* [Written exercise]: Copy word for word the part of the records below that opens with the line containing "How much intervening" and runs through the end of the records.

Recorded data
--

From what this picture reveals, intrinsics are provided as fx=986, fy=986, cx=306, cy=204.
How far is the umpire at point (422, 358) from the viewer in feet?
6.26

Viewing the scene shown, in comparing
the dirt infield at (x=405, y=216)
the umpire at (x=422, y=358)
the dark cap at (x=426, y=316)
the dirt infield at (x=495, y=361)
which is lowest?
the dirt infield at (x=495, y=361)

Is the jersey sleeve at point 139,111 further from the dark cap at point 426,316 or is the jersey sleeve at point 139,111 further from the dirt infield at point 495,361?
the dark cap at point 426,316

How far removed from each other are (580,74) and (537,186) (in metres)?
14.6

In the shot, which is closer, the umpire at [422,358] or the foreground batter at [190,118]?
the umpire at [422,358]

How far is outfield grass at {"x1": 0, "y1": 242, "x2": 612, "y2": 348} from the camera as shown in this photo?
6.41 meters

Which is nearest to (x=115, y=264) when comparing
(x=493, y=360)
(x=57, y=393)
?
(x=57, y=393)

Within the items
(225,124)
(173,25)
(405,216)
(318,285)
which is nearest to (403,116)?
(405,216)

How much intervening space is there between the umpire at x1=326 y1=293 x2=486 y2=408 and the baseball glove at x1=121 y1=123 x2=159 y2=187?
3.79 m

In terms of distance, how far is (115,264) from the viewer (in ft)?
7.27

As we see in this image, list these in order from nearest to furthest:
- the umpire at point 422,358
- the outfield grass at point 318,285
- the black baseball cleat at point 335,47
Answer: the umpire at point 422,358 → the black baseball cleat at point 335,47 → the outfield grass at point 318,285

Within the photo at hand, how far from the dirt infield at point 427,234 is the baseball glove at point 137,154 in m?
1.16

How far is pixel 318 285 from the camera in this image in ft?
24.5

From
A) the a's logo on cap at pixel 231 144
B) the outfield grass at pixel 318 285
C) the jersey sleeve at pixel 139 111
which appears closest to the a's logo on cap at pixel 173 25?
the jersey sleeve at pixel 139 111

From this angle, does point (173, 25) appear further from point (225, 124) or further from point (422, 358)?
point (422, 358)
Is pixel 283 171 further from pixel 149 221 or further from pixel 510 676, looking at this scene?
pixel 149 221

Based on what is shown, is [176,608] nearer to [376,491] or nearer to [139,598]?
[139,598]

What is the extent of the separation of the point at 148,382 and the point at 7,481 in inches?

--

* [Exercise result]:
How much intervening space is there between the umpire at x1=326 y1=293 x2=486 y2=408 and the baseball glove at x1=121 y1=123 x2=159 y2=187?
3.79 m

In terms of distance, how far is (115,264) from the viewer (in ft)?
7.27

As we see in this image, list these in order from nearest to furthest:
- the umpire at point 422,358
- the outfield grass at point 318,285
- the black baseball cleat at point 335,47
Answer: the umpire at point 422,358 → the black baseball cleat at point 335,47 → the outfield grass at point 318,285

Within the photo at hand, how far from the dirt infield at point 427,234 is the baseball glove at point 137,154 in m?
1.16

How far is pixel 318 285 from the camera in this image in ft?
24.5

From
A) the a's logo on cap at pixel 231 144
B) the outfield grass at pixel 318 285
C) the jersey sleeve at pixel 139 111
which appears closest to the a's logo on cap at pixel 173 25?
the jersey sleeve at pixel 139 111

From this angle, does point (173, 25) appear further from point (225, 124) or further from point (422, 358)?
point (422, 358)
Is pixel 283 171 further from pixel 149 221 or further from pixel 510 676, looking at this scene?
pixel 149 221

Based on what is shown, is [176,608] nearer to [376,491] or nearer to [139,598]?
[139,598]

What is the extent of the separation of the point at 148,382 and the point at 7,481 in inches?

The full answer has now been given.